Il Sud nell'età di Monti

La manovra economica approvata dal governo tecnico-presidenziale di Mario Monti è un fatto unico nella storia dell’Italia repubblicana. I precedenti esecutivi emergenziali o parzialmente tecnocratici (Ciampi, Dini) pur avendo realizzato misure difficili e spesso impopolari, non erano mai arrivati a decisioni così rapite, nette ed imponenti. Le conseguenze sono tante, impossibili da riassumere in un breve commento. Alla base di ogni riflessione, però, c’è la comune e responsabile decisione delle più importanti forze politiche e, probabilmente, della maggioranza del paese, di sostenere in ogni caso le scelte dell’esecutivo. Tutti siamo consapevoli che il successo di Monti è l’unica possibilità per la salvezza dell’economia italiana e, per alcuni aspetti, una delle garanzie della tenuta della Unione Europea.

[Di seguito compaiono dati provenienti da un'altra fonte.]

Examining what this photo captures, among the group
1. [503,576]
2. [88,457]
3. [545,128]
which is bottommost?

La premessa comune e condivisa non significa la rinuncia all’analisi critica (e autocritica). Il governo Monti è figlio di un’alleanza di settori tradizionali della politica e delle istituzioni italiane, rappresentati dal Presidente Napolitano, con forze importanti del paese: dalla grande impresa e finanza privata (laica e cattolica) alla Chiesa, dai partiti maggiori ai quotidiani più influenti. Altrettanto evidente è la sua prospettiva: un governo espressione della più capace ed affermata borghesia settentrionale, legata forze decisive dell’economia italiana e intenzionata a ricoprire un ruolo chiave nella messa in sicurezza del paese (e della propria funzione dirigente).

Piaccia non piaccia, questa è la realtà con cui fare i conti nel prossimo anno. In questo scenario, ha un senso parlare di ruolo del Mezzogiorno? Non c’è da farsi illusioni. L’apparato produttivo meridionale e la classe dirigente sono così fragili, frammentanti ed isolati, che è impensabile immaginare nel prossimo anno una funzione centrale del sud. Del resto, Monti ha dedicato a questo tema parole rituali esattamente come facevano Berlusconi e Prodi. I loro referenti politici, economici e sociali sono a nord della Linea Gotica.

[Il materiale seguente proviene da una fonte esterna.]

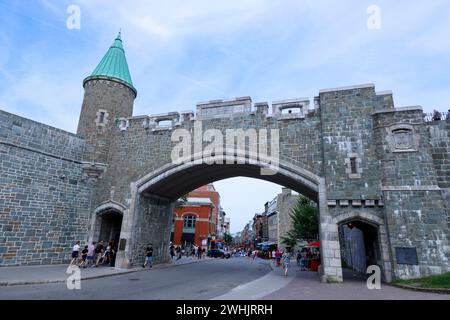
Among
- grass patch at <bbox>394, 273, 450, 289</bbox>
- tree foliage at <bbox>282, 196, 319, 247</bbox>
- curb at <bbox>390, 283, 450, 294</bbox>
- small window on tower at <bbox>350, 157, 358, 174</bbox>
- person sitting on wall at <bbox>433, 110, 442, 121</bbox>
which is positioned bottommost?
curb at <bbox>390, 283, 450, 294</bbox>

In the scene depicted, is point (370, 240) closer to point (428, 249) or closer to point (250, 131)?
point (428, 249)

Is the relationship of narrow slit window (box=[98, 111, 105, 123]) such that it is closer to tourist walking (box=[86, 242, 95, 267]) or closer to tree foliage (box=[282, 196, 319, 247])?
tourist walking (box=[86, 242, 95, 267])

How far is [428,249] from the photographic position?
10.1m

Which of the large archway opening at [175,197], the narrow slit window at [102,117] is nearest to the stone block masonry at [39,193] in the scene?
the narrow slit window at [102,117]

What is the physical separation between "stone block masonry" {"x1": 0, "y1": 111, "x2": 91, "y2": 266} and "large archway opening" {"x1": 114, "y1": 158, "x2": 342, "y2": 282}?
10.4 ft

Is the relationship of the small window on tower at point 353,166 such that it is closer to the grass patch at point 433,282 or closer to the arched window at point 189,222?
the grass patch at point 433,282

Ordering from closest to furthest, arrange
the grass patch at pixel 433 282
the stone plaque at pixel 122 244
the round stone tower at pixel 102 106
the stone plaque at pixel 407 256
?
1. the grass patch at pixel 433 282
2. the stone plaque at pixel 407 256
3. the stone plaque at pixel 122 244
4. the round stone tower at pixel 102 106

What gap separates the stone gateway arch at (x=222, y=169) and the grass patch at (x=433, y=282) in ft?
1.20

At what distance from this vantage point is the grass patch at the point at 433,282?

Il problema è della classe dirigente meridionale. Negli ultimi vent’anni ci si è inventati di volta in volta movimenti sudisti (con tradizioni storiche inventate), laboratori nazionali (sempre vincolati alla legittimazione di leaders locali). In molte occasioni si è scaduti nelle peggiori rivendicazioni assistenziali o particolaristiche. Ora la serie di interventi di quest’anno (luglio, agosto, dicembre 2011) hanno messo a nudo la drammatica situazione dei ceti popolari e di quelli medi, la crisi dell’apparato produttivo e il declino crescente delle istituzioni pubbliche. Anche se nessun partito ha detto nulla su questo argomento, la larga maggioranza della popolazione giovane meridionale, come tante volte nel nostro passato, comincia a vedere nell’emigrazione l’unica uscita di sicurezza.

Negli anni passati la bolla economica aveva consentito alla classe dirigente meridionale di evitare un difficile giudizio politico e il confronto con la realtà. La crisi e ora il governo hanno definitivamente messo tutti brutalmente di fronte alle proprie responsabilità. Ora non è più possibile rinviare scelte cruciali se non si vuole condannare il sud a passare da un lento declino a un burrascoso precipizio.